Overfed Evaporators for CO2 Refrigeration Save up to 7.5% Energy in New Study

Italian researchers have developed a model predicting the effects of a number of efficiency-improving technologies used in transcritical CO₂ (R744) refrigeration, finding that overfed evaporators were the most effective all-year solution, saving up to 7.5% energy, and that mechanical sub-cooling is the most effective in the summer months.

The theoretical model was developed to simulate commercial refrigeration in a number of climates and seasons, and validated with data from an actual supermarket installation near Milan, in northern Italy, explained Frascold R&D Engineer Corrado de Gioia-Carabellese during the online IIR Compressor & Refrigerants conference on January 13.

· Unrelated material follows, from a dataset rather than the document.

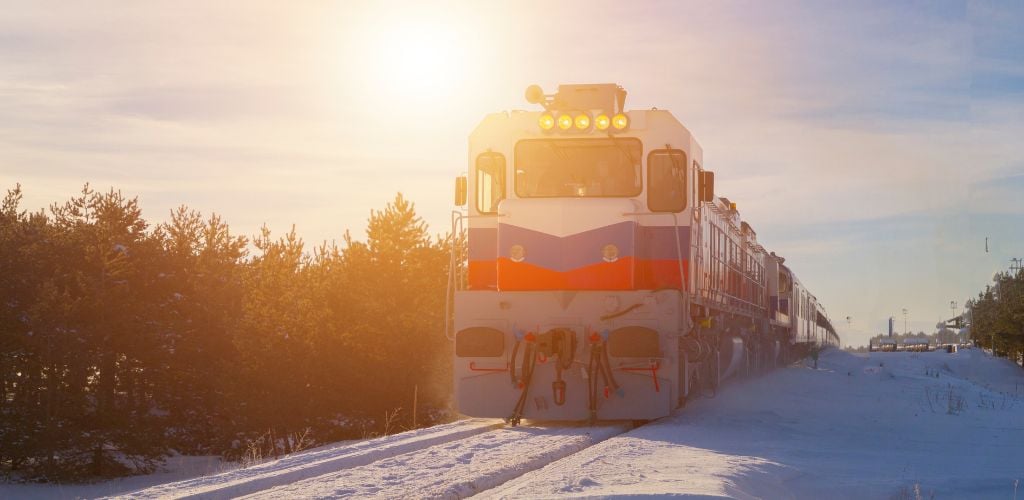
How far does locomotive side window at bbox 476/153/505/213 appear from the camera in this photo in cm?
1449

In addition to de Gioia-Carabellese, the researchers behind the study include Marco Azzolin, Davide Del Col and Gianluca Cattelan from University of Padova; Simone Dugaria from University of Bozen; and Silvia Minetto from the National Research Council of Italy.

The benchmark configuration for the model is an integrated booster system with parallel compression, installed outside the Milan supermarket. It includes air conditioning and two-stage heat recovery for hot water production and space heating. An external evaporator, used during the winter to support heat recovery, is placed in the same framework as the gas cooler and has the same pressure level as the low-temperature (LT) evaporators. The system was equipped with Frascold compressors.

The nominal cooling capacities for the benchmark system was 15kW (4.3TR) LT capacity and 65kW (18.5TR) medium-temperature (MT) capacity. The evaporator temperatures are -33°C and -9°C (-27.4°F and 15.8°F), respectively. During winter, the system is forced to work in transcritical mode to increase the amount of heating available for recovery. This means that “the highest energy consumption for the MT compressors is reached during winter time,” de Gioia-Carabellese said.

Three model configurations

Three configurations were considered in the model:

1. Booster system with parallel compression and overfed MT and LT evaporators, allowing for increased evaporating temperatures compared to dry evaporators.
2. Booster system with parallel compression, overfed evaporators and vapor ejectors, where the vapor ejectors allow for part recovery of expansion work, decreasing the MT compressor power consumption.
3. Booster system with parallel compression, overfed evaporators and dedicated mechanical subcooling – using propane (R290) as the refrigerant – to reduce the CO2 temperature at the gas cooler outlet.

The overfed evaporators were found to be the most effective year-round solution of the three, resulting in reduced energy consumption for all ambient temperatures. In simulations mimicking the climate in Athens, Greece, and Bratislava, Slovakia, the overfed evaporators were found to reduce energy consumption by 7.5% and 3.8%, respectively, over the year.

In the summer at higher ambient temperatures, mechanical subcooling was found to be the most effective solution, reducing energy consumption by 9.7% and 4.5%, in Athens and Bratislava, respectively, compared to the benchmark configuration. The yearly coefficient of performance (COP) in this configuration increased by 21.2% to just under 4 in Athens and by 16.5% to a bit over 4 in Bratislava.

Vapor ejectors were also found to perform better high ambient temperatures. In the Athens simulation they saved up to 9.5% in energy use, but only 4.1% in Bratislava, where the annual temperatures are generally lower.